- **Written request A**
Using the East Sussex Constabulary history, decide whether each statement is supported. For each one, answer yes or no and quote the words from the text that settle it.
(i) After 1947, Hove once again had its own borough police force.
(ii) The force's headquarters moved to Malling House, Lewes in 1948.
(iii) West Sussex Constabulary was part of the 1943 amalgamation.
- **Written request B**
Based on the East Sussex Constabulary history, explain why the force's area did not include Brighton, Hove, Eastbourne and Hastings when it was formed.
- **Written request C**
Answer these questions from the East Sussex Constabulary history:
(i) In what year was the force formed?
(ii) What was the combined force created in 1943 called?
(iii) Which towns had divisional headquarters?

East Sussex Constabulary was the territorial police force responsible for policing East Sussex in southern England from 1840 to 1968. Its headquarters were located at Malling House, Lewes, East Sussex.

History
East Sussex Constabulary were formed in 1840 and covered the area of East Sussex except for the boroughs of Brighton, Hove, Eastbourne and Hastings, which were served by their own borough police forces. During the Second World War these forces, together with West Sussex Constabulary, were temporarily amalgamated in 1943 to form the Sussex Police Force. After the war, the forces reverted in 1947 to their previous formation, except that Hove remained part of East Sussex Constabulary, whose headquarters were relocated to Malling House, Lewes in 1948. In addition there were divisional headquarters at East Grinstead, Lewes, Bexhill and Hove. 

During the post-war years a number of specialist units were created, including Criminal Investigation (CID), Drugs, Special Branch, Policewomen, Firearms, etc.

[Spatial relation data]
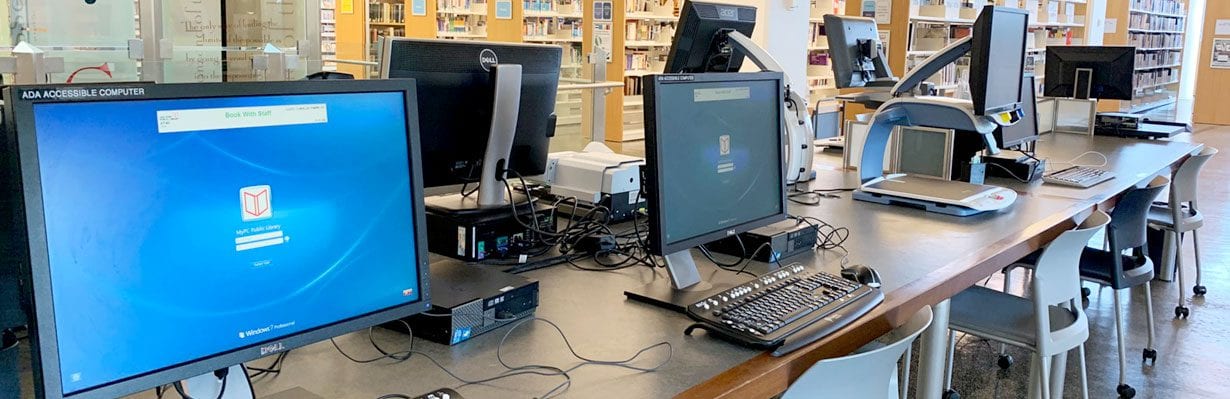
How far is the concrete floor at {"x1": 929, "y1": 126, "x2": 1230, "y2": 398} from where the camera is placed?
3.25 metres

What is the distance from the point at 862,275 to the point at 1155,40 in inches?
591

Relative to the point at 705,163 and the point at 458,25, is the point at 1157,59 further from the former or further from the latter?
the point at 705,163

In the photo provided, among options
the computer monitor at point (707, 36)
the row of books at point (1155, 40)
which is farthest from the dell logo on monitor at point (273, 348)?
the row of books at point (1155, 40)

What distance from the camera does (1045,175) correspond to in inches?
138

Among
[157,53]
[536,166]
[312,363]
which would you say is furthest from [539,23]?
[312,363]

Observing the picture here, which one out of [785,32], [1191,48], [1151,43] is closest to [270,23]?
[785,32]

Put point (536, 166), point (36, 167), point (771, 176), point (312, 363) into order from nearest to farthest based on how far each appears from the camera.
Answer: point (36, 167)
point (312, 363)
point (771, 176)
point (536, 166)

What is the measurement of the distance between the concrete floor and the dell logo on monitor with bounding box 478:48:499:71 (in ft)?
6.46

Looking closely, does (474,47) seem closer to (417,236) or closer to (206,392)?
(417,236)

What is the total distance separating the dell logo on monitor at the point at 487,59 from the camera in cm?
212

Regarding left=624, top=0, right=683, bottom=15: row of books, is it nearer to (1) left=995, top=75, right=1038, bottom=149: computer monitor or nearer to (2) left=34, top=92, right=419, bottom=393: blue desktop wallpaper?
(1) left=995, top=75, right=1038, bottom=149: computer monitor

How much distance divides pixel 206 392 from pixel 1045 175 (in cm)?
311

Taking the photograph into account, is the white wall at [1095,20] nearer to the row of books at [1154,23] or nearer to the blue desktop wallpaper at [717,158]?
the row of books at [1154,23]

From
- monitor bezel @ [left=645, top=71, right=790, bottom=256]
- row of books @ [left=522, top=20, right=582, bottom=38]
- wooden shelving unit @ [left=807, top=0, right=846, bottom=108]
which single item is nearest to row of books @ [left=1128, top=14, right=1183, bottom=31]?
wooden shelving unit @ [left=807, top=0, right=846, bottom=108]
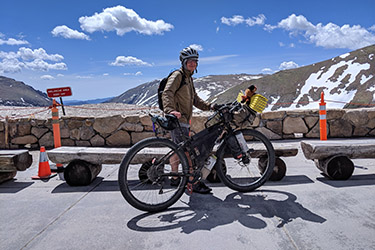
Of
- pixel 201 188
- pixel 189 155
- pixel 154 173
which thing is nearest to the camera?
pixel 154 173

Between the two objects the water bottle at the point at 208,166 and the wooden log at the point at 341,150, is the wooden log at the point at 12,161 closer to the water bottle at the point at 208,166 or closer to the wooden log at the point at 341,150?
the water bottle at the point at 208,166

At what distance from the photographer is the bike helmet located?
3389mm

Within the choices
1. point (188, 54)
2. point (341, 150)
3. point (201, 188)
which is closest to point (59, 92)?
point (188, 54)

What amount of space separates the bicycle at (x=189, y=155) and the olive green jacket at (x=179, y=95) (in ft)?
0.82

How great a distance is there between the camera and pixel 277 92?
6394cm

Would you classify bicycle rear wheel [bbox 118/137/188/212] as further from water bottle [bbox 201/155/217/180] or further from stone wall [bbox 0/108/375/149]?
stone wall [bbox 0/108/375/149]

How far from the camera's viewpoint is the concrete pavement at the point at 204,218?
2344mm

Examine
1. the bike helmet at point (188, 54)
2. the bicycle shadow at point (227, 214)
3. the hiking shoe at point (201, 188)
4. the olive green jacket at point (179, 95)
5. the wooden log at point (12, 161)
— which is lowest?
the bicycle shadow at point (227, 214)

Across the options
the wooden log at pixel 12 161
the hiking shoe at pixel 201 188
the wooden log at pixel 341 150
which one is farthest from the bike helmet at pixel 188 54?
the wooden log at pixel 12 161

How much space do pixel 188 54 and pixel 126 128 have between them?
161 inches

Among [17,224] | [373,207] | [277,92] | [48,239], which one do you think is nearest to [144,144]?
[48,239]

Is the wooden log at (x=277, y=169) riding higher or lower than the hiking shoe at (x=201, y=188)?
higher

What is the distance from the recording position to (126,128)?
7000 millimetres

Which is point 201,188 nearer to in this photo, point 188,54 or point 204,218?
point 204,218
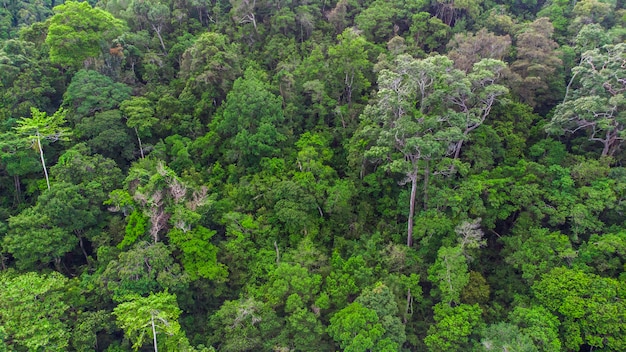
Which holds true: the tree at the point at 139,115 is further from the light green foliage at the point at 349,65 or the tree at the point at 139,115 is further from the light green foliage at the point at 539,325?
the light green foliage at the point at 539,325

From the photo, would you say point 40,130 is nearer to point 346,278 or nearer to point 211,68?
point 211,68

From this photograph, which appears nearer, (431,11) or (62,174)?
(62,174)

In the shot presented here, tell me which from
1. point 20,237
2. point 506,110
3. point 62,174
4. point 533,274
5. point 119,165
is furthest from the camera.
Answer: point 119,165

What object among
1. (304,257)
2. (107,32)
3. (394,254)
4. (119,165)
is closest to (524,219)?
(394,254)

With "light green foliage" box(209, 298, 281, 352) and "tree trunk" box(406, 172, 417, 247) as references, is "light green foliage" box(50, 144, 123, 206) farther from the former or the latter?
"tree trunk" box(406, 172, 417, 247)

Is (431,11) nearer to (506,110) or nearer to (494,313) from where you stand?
(506,110)

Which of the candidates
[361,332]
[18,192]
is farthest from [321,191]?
[18,192]
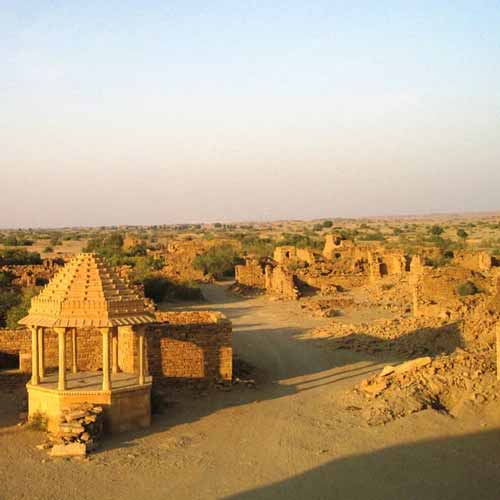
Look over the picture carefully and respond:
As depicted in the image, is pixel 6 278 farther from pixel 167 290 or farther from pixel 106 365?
pixel 106 365

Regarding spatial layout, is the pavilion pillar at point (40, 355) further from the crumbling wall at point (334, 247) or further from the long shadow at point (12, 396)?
the crumbling wall at point (334, 247)

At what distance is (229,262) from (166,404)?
27253mm

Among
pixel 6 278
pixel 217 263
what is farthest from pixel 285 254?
pixel 6 278

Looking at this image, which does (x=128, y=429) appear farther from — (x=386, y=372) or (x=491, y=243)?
(x=491, y=243)

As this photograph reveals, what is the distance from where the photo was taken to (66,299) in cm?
1133

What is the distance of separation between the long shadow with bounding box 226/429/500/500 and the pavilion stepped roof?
382cm

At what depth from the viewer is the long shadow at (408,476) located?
8.72 m

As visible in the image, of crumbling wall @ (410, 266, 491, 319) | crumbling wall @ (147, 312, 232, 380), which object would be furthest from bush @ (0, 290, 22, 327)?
crumbling wall @ (410, 266, 491, 319)

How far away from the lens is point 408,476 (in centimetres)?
927

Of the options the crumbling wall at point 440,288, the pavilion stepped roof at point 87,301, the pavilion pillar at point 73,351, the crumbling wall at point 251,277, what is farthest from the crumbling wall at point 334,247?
the pavilion stepped roof at point 87,301

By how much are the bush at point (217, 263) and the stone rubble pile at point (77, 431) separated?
26.2m

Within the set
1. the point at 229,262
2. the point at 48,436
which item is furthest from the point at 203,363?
the point at 229,262

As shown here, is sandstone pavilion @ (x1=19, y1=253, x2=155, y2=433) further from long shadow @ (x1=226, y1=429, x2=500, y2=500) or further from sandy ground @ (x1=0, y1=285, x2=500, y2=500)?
long shadow @ (x1=226, y1=429, x2=500, y2=500)

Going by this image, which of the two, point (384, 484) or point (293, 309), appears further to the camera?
point (293, 309)
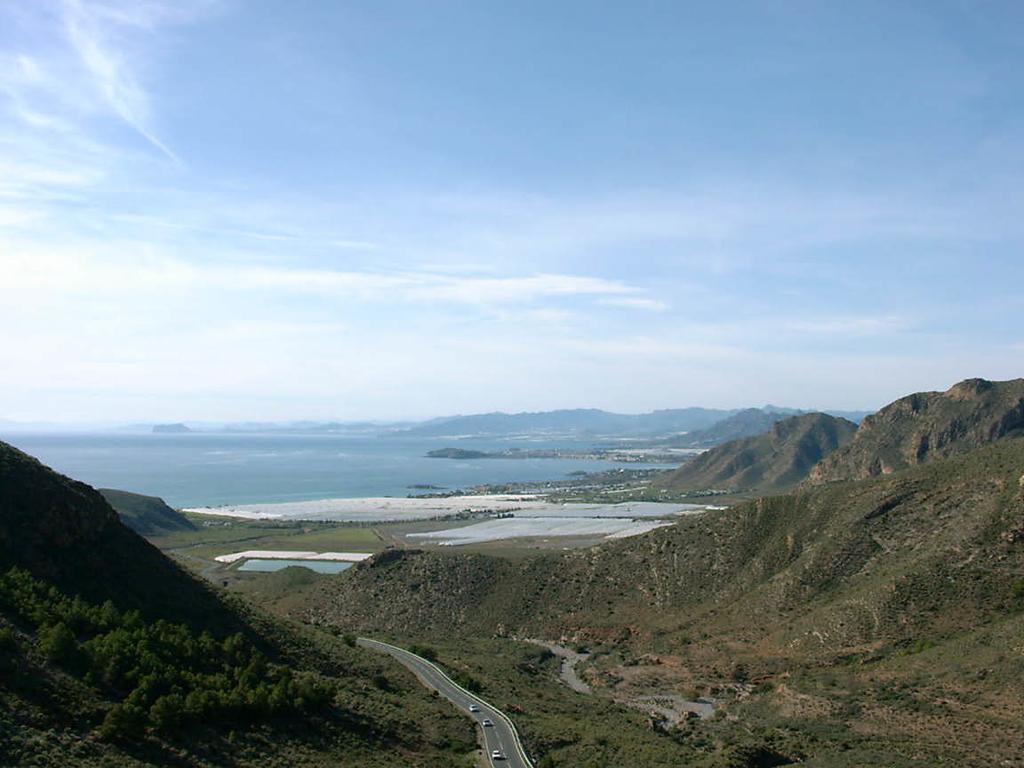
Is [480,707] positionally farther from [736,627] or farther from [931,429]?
[931,429]

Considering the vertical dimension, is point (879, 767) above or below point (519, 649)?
above

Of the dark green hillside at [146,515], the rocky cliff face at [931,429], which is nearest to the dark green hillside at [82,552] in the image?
the dark green hillside at [146,515]

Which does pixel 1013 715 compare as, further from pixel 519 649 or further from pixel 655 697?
pixel 519 649

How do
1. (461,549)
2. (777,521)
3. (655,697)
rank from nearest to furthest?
(655,697)
(777,521)
(461,549)

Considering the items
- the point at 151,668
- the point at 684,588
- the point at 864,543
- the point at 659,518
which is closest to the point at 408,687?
the point at 151,668

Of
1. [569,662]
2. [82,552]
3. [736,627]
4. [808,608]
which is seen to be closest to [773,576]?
[808,608]

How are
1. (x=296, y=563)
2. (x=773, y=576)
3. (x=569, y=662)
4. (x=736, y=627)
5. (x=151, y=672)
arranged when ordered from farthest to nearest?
(x=296, y=563), (x=773, y=576), (x=736, y=627), (x=569, y=662), (x=151, y=672)

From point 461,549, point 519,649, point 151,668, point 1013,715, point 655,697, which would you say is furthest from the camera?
point 461,549

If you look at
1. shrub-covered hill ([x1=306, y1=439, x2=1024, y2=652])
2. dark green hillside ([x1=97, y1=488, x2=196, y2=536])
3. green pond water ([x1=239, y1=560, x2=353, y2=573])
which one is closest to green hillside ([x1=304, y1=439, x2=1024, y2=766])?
shrub-covered hill ([x1=306, y1=439, x2=1024, y2=652])
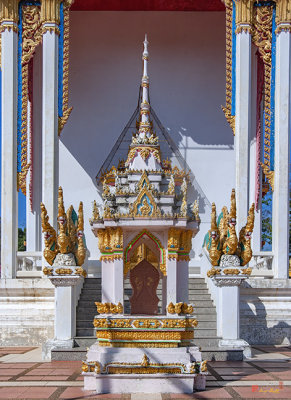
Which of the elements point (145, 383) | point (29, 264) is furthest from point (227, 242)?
point (29, 264)

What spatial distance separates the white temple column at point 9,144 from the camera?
42.9ft

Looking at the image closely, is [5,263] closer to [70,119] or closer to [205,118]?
[70,119]

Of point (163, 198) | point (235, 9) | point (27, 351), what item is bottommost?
point (27, 351)

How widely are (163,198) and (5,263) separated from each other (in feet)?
17.9

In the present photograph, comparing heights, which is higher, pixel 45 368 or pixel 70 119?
pixel 70 119

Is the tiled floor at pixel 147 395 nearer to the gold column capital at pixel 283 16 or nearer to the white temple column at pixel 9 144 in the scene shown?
the white temple column at pixel 9 144

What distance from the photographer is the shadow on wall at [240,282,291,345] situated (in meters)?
12.7

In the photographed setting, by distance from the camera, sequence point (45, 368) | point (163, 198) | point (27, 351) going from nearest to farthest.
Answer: point (163, 198) < point (45, 368) < point (27, 351)

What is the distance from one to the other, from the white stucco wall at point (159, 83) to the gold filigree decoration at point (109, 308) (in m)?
8.63

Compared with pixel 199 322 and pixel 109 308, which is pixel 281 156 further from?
pixel 109 308

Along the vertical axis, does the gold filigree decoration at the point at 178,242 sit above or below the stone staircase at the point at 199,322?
above

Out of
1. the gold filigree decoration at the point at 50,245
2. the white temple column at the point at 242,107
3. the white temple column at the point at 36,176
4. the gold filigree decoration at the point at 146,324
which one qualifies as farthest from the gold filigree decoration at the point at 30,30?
the gold filigree decoration at the point at 146,324

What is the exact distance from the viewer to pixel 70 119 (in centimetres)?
1673

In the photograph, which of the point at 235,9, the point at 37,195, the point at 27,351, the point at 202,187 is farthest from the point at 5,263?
the point at 235,9
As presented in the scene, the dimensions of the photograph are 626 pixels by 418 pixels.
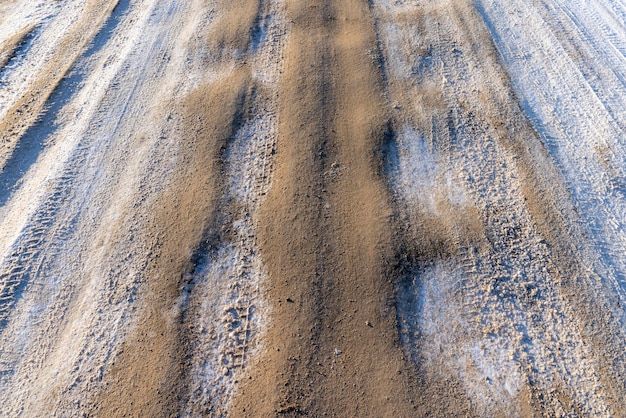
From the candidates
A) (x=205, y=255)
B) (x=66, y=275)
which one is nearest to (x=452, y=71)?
(x=205, y=255)

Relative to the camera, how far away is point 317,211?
4797 mm

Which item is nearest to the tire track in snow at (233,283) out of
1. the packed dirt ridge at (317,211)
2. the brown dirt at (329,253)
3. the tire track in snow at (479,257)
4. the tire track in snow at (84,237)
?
the packed dirt ridge at (317,211)

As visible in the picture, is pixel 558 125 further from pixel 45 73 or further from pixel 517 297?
pixel 45 73

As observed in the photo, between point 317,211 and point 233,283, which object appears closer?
point 233,283

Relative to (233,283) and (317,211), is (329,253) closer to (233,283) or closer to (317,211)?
(317,211)

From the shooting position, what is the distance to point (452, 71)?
6203 millimetres

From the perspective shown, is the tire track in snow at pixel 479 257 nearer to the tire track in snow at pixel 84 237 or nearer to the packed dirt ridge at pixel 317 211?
the packed dirt ridge at pixel 317 211

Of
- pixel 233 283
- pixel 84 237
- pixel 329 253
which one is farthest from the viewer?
pixel 84 237

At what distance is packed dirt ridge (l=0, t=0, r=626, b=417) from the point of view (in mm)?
3832

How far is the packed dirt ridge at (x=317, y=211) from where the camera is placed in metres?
3.83

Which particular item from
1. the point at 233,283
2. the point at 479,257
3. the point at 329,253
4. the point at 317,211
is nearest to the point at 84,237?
the point at 233,283

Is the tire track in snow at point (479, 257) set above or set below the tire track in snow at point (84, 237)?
below

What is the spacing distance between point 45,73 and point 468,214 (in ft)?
20.2

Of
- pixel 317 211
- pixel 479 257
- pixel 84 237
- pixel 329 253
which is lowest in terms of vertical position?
pixel 479 257
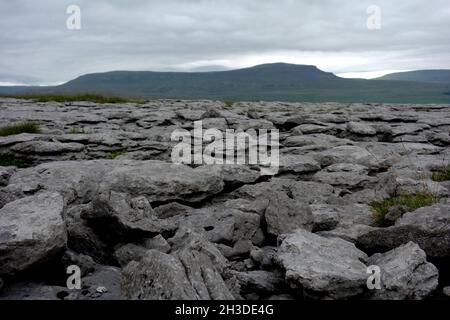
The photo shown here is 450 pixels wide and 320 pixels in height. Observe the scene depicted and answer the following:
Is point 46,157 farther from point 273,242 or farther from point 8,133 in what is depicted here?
point 273,242

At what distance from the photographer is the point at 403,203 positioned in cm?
987

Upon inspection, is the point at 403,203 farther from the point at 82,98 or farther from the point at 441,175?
the point at 82,98

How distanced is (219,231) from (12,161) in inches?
386

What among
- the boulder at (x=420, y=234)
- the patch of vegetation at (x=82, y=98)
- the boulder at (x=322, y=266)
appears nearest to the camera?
the boulder at (x=322, y=266)

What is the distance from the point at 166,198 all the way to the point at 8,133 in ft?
36.7

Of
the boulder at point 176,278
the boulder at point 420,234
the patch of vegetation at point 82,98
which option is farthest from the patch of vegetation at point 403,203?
the patch of vegetation at point 82,98

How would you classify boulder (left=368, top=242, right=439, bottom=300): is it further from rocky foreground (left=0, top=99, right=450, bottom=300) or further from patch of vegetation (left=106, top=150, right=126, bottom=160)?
patch of vegetation (left=106, top=150, right=126, bottom=160)

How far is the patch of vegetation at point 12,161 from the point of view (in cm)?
1530

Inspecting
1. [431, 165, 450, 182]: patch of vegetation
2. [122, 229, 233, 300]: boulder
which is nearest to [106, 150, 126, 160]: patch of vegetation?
[431, 165, 450, 182]: patch of vegetation

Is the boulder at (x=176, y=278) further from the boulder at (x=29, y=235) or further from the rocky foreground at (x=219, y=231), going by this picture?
the boulder at (x=29, y=235)

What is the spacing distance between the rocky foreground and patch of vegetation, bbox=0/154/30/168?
14 centimetres

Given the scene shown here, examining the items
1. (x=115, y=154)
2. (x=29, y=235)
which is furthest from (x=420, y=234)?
(x=115, y=154)

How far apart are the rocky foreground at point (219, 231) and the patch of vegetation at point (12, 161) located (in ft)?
0.47

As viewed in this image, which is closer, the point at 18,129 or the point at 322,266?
the point at 322,266
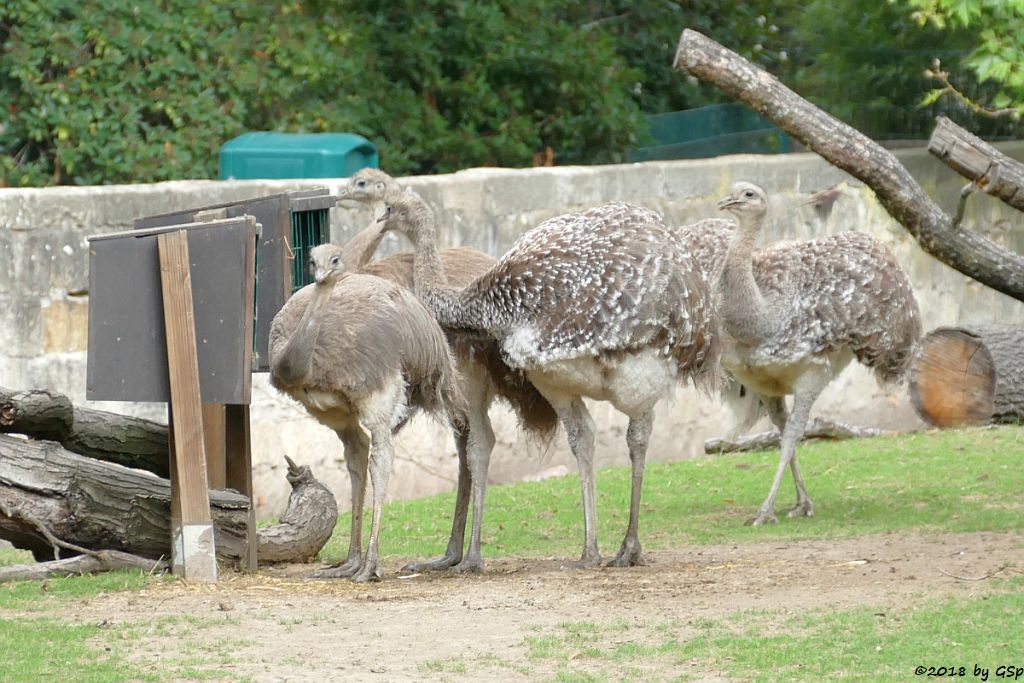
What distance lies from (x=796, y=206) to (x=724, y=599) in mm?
5940

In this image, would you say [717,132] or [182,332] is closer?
[182,332]

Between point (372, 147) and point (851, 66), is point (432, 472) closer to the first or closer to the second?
point (372, 147)

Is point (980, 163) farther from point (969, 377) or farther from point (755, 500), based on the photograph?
point (969, 377)

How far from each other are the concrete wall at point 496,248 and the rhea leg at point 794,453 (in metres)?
1.28

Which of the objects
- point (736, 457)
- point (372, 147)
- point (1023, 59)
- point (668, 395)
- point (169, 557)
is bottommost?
point (736, 457)

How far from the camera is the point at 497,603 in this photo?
694cm

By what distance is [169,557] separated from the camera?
7.58m

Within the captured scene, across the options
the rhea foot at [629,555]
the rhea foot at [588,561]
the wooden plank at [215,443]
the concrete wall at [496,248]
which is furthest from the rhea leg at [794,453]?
the wooden plank at [215,443]

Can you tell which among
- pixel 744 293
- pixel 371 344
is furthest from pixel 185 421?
pixel 744 293

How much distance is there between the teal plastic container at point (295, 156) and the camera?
36.6 feet

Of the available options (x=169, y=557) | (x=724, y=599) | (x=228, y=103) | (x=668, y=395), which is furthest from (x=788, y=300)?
(x=228, y=103)

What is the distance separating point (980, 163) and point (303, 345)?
289 cm

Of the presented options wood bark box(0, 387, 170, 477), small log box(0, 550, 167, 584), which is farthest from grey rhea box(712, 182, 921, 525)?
small log box(0, 550, 167, 584)

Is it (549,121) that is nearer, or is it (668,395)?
(668,395)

- **Task solution A**
(i) No. "except that Hove remained part of East Sussex Constabulary"
(ii) Yes. "whose headquarters were relocated to Malling House, Lewes in 1948"
(iii) Yes. "together with West Sussex Constabulary, were temporarily amalgamated in 1943 to form the Sussex Police Force"

- **Task solution B**
Those four boroughs had their own borough police forces. East Sussex Constabulary therefore covered the rest of East Sussex.

- **Task solution C**
(i) 1840
(ii) The Sussex Police Force
(iii) East Grinstead, Lewes, Bexhill and Hove